Durante toda a última quarta-feira (10), o ministro Luiz Fux, da Primeira Turma do STF (Supremo Tribunal Federal), proferiu por mais de 13 horas seu voto pela absolvição completa do ex-presidente Jair Bolsonaro (PL) e outros cinco réus de todos os crimes aos quais foram denunciados pela PGR (Procuradoria-Geral da República).
O magistrado optou pela condenação apenas do tenente-coronel Mauro Cid e do general Walter Braga Netto pelo crime de tentativa de abolição do Estado Democrático de Direito.
Consolidado como um dos mais longos votos da história do STF, a fala de Fux virou motivo de comemoração por parte de aliados do ex-presidente, que depositam suas esperanças numa possível redução de pena e também nos embargos infringentes que talvez possam ser apresentados pela defesa de Bolsonaro.

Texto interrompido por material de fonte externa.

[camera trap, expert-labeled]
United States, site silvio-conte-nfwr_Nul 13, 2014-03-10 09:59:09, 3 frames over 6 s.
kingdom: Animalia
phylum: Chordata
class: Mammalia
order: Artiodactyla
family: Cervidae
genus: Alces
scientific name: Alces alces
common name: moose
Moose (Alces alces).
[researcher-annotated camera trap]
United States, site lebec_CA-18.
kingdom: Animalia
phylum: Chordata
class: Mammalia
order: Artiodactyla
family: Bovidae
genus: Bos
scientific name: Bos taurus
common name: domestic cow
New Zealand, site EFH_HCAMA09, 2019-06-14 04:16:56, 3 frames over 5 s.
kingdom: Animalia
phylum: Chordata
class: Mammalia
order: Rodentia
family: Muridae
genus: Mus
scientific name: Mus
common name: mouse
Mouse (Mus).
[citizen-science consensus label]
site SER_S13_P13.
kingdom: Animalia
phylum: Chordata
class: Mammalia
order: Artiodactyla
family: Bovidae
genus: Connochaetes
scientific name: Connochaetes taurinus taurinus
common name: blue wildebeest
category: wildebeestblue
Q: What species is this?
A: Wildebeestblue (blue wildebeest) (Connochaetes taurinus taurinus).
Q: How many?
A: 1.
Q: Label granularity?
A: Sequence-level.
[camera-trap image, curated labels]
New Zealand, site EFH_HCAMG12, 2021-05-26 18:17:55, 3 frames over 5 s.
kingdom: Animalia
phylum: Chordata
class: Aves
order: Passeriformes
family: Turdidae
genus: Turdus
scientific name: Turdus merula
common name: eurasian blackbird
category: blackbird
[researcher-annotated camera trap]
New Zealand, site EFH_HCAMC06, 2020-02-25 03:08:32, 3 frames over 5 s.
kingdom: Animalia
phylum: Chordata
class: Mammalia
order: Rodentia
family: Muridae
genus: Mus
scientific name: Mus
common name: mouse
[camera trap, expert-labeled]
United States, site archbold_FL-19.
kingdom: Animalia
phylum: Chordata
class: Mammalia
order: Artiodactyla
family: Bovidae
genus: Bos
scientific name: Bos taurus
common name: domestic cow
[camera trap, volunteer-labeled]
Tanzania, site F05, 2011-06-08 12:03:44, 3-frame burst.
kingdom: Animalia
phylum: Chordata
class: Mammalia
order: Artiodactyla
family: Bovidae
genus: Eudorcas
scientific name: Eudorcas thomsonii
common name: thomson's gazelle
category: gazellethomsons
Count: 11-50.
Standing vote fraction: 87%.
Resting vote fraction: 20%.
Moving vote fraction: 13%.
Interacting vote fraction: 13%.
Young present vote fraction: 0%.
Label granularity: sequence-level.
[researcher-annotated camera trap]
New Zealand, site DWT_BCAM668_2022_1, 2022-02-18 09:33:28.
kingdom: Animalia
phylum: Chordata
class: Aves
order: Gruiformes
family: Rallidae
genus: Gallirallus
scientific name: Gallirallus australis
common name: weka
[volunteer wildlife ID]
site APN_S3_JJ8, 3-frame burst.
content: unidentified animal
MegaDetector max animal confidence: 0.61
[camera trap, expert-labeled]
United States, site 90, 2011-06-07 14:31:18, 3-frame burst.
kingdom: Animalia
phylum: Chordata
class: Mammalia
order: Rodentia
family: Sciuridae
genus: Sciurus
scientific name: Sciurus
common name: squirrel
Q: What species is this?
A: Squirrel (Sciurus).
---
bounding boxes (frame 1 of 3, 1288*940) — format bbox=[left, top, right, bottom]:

Ao final da sessão, por exemplo, Celso Vilardi, que integra a equipe de advogados do ex-mandatário disse que o magistrado “acolheu na íntegra a tese da defesa”.
“Evidentemente que nós entendemos que é um voto absolutamente técnico e que abordou a prova de uma forma exaustiva. Eu, pessoalmente, fiquei muito feliz com os reconhecimentos das preliminares porque em algum momento me pareceu que as preliminares que nós levantamos como o acesso das defesas, que isso era um tema menor”, afirmou em conversa com jornalistas.
No entender da advogada e professora de direito penal da FGV (Fundação Getulio Vargas), Luísa Ferreira, o voto de Fux pode, sim, pavimentar a tese dos advogados do ex-presidente, mas pondera que o maior impacto pode acontecer no longo prazo.
No curto prazo, a defesa pode apresentar — se houver dois votos pela absolvição — os embargos infringentes, que ampliam as chances de revisão do julgamento.
Segundo um precedente estabelecido em 2018, no julgamento do ex-prefeito de São Paulo Paulo Maluf, é indispensável que as divergências estejam ligadas diretamente à condenação ou à absolvição e não a aspectos secundários, como a dosimetria da pena. Sem essa condição, a defesa não consegue acionar o recurso.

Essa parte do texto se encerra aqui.